▸ **YOUR TASK**
When you write out the material, keep every line exactly as it is.
________________________
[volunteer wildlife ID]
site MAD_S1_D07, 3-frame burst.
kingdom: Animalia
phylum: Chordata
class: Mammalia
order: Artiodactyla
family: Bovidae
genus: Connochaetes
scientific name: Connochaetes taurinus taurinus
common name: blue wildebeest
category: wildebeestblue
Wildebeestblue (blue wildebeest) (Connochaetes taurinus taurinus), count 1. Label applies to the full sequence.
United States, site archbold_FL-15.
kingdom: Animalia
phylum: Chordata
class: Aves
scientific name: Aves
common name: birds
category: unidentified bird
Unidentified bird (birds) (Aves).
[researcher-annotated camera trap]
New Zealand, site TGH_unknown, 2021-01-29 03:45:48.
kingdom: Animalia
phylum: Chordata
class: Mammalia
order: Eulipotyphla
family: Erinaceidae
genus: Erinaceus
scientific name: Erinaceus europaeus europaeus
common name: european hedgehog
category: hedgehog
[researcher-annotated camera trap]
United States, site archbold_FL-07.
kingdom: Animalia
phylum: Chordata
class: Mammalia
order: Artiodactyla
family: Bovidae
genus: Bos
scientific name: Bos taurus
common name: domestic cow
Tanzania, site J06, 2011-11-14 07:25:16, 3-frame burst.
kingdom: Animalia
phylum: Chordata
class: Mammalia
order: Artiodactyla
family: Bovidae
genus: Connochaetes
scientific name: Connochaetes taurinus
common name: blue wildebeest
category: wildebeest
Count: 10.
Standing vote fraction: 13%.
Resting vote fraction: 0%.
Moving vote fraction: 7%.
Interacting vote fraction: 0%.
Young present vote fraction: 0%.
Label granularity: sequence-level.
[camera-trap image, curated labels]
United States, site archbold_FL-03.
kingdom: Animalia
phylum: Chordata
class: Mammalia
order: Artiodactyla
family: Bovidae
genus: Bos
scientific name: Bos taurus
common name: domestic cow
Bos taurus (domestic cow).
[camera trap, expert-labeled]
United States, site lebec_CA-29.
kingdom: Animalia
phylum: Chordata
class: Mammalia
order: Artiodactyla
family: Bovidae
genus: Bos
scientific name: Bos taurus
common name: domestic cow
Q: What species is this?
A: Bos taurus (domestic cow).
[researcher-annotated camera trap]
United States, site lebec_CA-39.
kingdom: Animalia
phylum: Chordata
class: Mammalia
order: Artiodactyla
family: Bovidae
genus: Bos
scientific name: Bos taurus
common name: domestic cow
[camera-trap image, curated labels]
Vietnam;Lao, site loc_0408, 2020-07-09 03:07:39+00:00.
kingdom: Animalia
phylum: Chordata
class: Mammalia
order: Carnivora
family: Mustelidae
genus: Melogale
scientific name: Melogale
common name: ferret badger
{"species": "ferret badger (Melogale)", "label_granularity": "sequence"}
________________________
▸ **SOLUTION TO THE EXERCISE**
[volunteer wildlife ID]
site MAD_S1_D07, 3-frame burst.
kingdom: Animalia
phylum: Chordata
class: Mammalia
order: Artiodactyla
family: Bovidae
genus: Connochaetes
scientific name: Connochaetes taurinus taurinus
common name: blue wildebeest
category: wildebeestblue
Wildebeestblue (blue wildebeest) (Connochaetes taurinus taurinus), count 1. Label applies to the full sequence.
United States, site archbold_FL-15.
kingdom: Animalia
phylum: Chordata
class: Aves
scientific name: Aves
common name: birds
category: unidentified bird
Unidentified bird (birds) (Aves).
[researcher-annotated camera trap]
New Zealand, site TGH_unknown, 2021-01-29 03:45:48.
kingdom: Animalia
phylum: Chordata
class: Mammalia
order: Eulipotyphla
family: Erinaceidae
genus: Erinaceus
scientific name: Erinaceus europaeus europaeus
common name: european hedgehog
category: hedgehog
[researcher-annotated camera trap]
United States, site archbold_FL-07.
kingdom: Animalia
phylum: Chordata
class: Mammalia
order: Artiodactyla
family: Bovidae
genus: Bos
scientific name: Bos taurus
common name: domestic cow
Tanzania, site J06, 2011-11-14 07:25:16, 3-frame burst.
kingdom: Animalia
phylum: Chordata
class: Mammalia
order: Artiodactyla
family: Bovidae
genus: Connochaetes
scientific name: Connochaetes taurinus
common name: blue wildebeest
category: wildebeest
Count: 10.
Standing vote fraction: 13%.
Resting vote fraction: 0%.
Moving vote fraction: 7%.
Interacting vote fraction: 0%.
Young present vote fraction: 0%.
Label granularity: sequence-level.
[camera-trap image, curated labels]
United States, site archbold_FL-03.
kingdom: Animalia
phylum: Chordata
class: Mammalia
order: Artiodactyla
family: Bovidae
genus: Bos
scientific name: Bos taurus
common name: domestic cow
Bos taurus (domestic cow).
[camera trap, expert-labeled]
United States, site lebec_CA-29.
kingdom: Animalia
phylum: Chordata
class: Mammalia
order: Artiodactyla
family: Bovidae
genus: Bos
scientific name: Bos taurus
common name: domestic cow
Q: What species is this?
A: Bos taurus (domestic cow).
[researcher-annotated camera trap]
United States, site lebec_CA-39.
kingdom: Animalia
phylum: Chordata
class: Mammalia
order: Artiodactyla
family: Bovidae
genus: Bos
scientific name: Bos taurus
common name: domestic cow
[camera-trap image, curated labels]
Vietnam;Lao, site loc_0408, 2020-07-09 03:07:39+00:00.
kingdom: Animalia
phylum: Chordata
class: Mammalia
order: Carnivora
family: Mustelidae
genus: Melogale
scientific name: Melogale
common name: ferret badger
{"species": "ferret badger (Melogale)", "label_granularity": "sequence"}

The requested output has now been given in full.